As Bush came on the radio, the torment came bleeding out of Minowa's drumsticks. He began beating a rhythm to Bush's words. "I had intense frustration. At the same time I was in awe of the speech," Minowa says. "It exercised all the tools of nationalism that Saddam and Hitler used." "State of the Union," from the group's second album, Aurora Borealis, is a cutup of dialogue from that speech and is easily the most daring song to come from a Minnesota songwriter since Dylan's "The Times They Are A-Changin'."

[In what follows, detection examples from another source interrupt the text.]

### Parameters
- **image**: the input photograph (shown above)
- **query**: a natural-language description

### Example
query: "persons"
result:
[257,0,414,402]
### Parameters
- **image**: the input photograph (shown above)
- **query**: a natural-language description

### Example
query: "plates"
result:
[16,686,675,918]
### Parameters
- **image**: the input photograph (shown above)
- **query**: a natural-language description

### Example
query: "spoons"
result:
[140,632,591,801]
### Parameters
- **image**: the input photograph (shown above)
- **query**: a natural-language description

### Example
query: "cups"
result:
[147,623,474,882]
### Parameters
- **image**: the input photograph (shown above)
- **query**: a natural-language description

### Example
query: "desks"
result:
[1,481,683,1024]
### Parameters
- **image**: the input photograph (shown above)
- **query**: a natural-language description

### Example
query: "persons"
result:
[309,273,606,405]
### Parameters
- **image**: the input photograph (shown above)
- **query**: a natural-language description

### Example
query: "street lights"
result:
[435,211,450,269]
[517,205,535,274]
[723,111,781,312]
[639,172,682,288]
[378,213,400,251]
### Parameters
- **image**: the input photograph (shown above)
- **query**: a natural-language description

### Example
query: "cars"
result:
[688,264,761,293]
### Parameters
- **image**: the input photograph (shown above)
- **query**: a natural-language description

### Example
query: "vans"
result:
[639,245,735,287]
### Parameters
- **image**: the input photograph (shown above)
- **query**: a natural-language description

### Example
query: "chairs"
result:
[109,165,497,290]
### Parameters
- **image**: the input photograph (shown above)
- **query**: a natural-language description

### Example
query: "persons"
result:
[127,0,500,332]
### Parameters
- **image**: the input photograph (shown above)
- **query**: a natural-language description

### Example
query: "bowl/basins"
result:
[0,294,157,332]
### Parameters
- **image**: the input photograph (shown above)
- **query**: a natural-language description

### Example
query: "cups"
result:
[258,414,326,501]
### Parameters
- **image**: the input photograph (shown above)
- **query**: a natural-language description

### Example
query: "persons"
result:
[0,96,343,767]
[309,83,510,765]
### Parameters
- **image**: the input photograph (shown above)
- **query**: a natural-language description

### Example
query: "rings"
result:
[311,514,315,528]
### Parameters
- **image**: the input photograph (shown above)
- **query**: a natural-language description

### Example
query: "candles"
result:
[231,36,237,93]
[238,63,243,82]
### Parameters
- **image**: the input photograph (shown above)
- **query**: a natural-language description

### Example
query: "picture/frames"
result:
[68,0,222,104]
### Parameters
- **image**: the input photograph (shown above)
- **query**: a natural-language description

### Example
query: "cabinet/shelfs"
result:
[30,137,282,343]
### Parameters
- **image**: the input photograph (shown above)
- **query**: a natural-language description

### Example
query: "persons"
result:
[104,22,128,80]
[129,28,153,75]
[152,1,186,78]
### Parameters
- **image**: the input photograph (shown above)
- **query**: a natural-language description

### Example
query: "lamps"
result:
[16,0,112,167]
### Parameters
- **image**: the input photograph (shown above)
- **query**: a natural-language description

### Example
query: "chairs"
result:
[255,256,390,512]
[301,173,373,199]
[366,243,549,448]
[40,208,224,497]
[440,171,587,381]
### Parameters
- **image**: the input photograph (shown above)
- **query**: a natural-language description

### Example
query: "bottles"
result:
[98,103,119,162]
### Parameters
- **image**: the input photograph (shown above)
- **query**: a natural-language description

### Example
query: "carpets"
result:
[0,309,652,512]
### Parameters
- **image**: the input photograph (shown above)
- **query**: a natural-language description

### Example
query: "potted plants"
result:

The song, getting significant airplay on college, public and satellite radio stations, was remixed from files he downloaded on the Net, taking words from the speech and reassembling them to convey his own State of the Union. At one harrowing point, behind an ominous backbeat, you hear Bush say: "I've got a message for the people of Iraq: Go home and die."
Not all of Minowa's songs are about President Bush. But to say his music doesn't have a political agenda would be undercutting the mission of the band (Minowa on guitar, Dan Greenwood on drums, Sarah Young on cello). Minowa says Cloud Cult is an expression and a movement, in the vein of Deadheads and Deaniacs--a save-the-sky first, bring-on-the-music second collaboration whose name borrows from a Hopi Indian prophecy that forecasts the destruction of humankind in the technological age.
Cloud Cult shows are a commune of sorts. People dance in Woodstock garb, rekindling a bygone era when music and politics were one. Split-screen images are shown behind the band, put together by old Pink Floyd roadies who donate their time; Bush on one side, Hitler on the other.
The songs, your standard nonstandard indie-rock songs, with glitches, beeps, cellos, guitars and themes of loss, love and finding your way back home, have no hint of environmentalism in them. A Cloud Cult show is an aura. Likely, you go for the music, but you come out wanting to save the world.
"I thought they were two different worlds," says Minowa, who earned his degree in environmental studies. "I thought, either I can be in the world of music or I can be in a world of some sort of environmental pursuit," he adds. "It wasn't until years later that I decided they could meld together."
Earthology records, the label he runs, is an eco-friendly label in every sense of the word. Situated on an organic farm in Northern Minnesota that runs on wind energy, Earthology donates all profits after expenses to charity. They hand-assemble their own CDs to avoid PVC packaging, one of the world's worst-polluting products. (PVC is short for polyvinyl chloride.)
The way Cloud Cult got the gig in Dallas is typical of how the band travels the country. A fan from Dallas who heard Cloud Cult on satellite e-mailed Minowa and told him he could book a venue for the band. It's familiar territory. Sometimes the band spends the night at fans' homes, who sometimes tag along on tour. Imagine if the Grateful Dead were from Minnesota, replaced tie-dye and hemp with organic water and wool scarves, rocked out like Modest Mouse and Built to Spill--then you've got Cloud Cult.
"People would expect the music would be 'Go out and recycle,'" Minowa says. "No one would like that. The environmental movement is a holistic movement. It's ingrained in the music we do."
Cloud Cult really doesn't want to bring down the government. It just wants to raise awareness. "Eventually, the hope is that these shows turn into convoys," says Minowa. In order to do that, Cloud Cult must first conquer cities like Dallas, a place where the band doesn't chart well. At its height, Cloud Cult's first album, They Live on the Sun, reached No. 2 on the CMJ charts, knocking off Radiohead--of all bands--but in Texas the album has barely made a splash. And while the band certainly leans left, Minowa says, the show shouldn't be anything less than a lesson on how bands should act in a time of war, government ineptitude and corruption.
The show, which Minowa calls an "old-school hippie festival and modern-day politically oriented rave," is eclectic like a carnival. Fans sign petitions and wear costumes, garb Minowa pondered for a second should the band play "State of the Union." He asked, stoically, "Isn't it blasphemy to speak against Bush in Texas?"